-Mami, cómprame un helado-
-No “mi’jo”, ahorita no-
-Anda, mami, no seas maluca conmigo-
-Ya te dije que no, mi amor-
-Pero mami…-
-¡Ya te dije que no!, ¡Y NO ES NO!... no seas impertinente-
El muchacho agacha la cabeza y mira a su madre de reojo. Se ha quedado sin el helado, pero ha aprendido una lección invaluable. A su corta edad, acaba de descubrir el límite de la razón, esa región donde el pensamiento muere en una figura circular que no admite mas discurso: NO ES NO.
Cuando el muchacho ha perdido la batalla por el helado, cuando ha quedado derrotado por el ejercicio reiterado de autoridad de la madre, que no por sus dotes de convicción, queda listo para incorporarse al mundo adecuadamente castrado para el pensamiento crítico.
Cuando crezca acatará resignada y hasta gozosamente las consignas que le vengan de arriba.
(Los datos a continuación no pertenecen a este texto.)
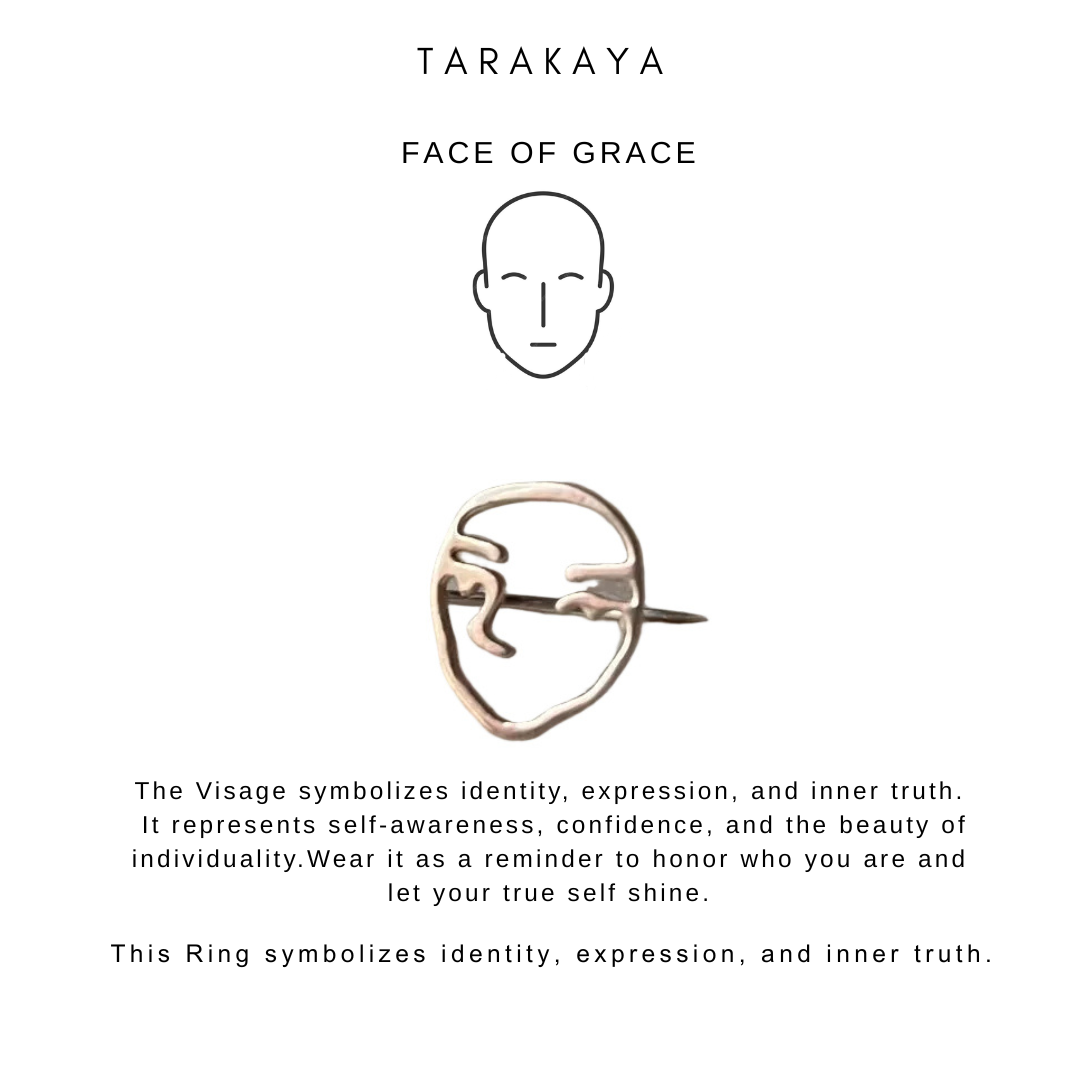 TARAKAYA

FACE OF GRACE

The Visage symbolizes identity, expression, and inner truth. It represents self-awareness, confidence, and the beauty of individuality.Wear it as a reminder to honor who you are and let your true self shine.

This Ring symbolizes identity, expression, and inner truth.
La mamá será sustituida simbólicamente por Globovisión o cualquier otra fuente de certezas.
El niño agazapado en el inconsciente del adulto –de alguna manera hay que llamarlo- será alimentado, guiado y protegido por la nueva madre virtual -la televisión-, desde cuya pantalla idiotizante, el Grán Hermano de Orwell le repetirá diariamente la orden nutricia, la orden tranquilizante: NO ES NO.
Con esta consigna sedante, el sujeto quedará relevado de la penosa necesidad de pensar por cuenta propia. Solo tendrá que repetir hipnóticamente los tres monosílabos que le identifican con el rebaño de las manitas blancas –NO ES NO-
Lo mismo da si se le ofrece aquel helado que le negaron en su tierna infancia o el sagrado derecho constitucional de elegir a sus gobernantes. En cualquier caso repetirá un NO ES NO automático, sonámbulo y si fuera preciso, agresivo, pues para eso ha sido programado.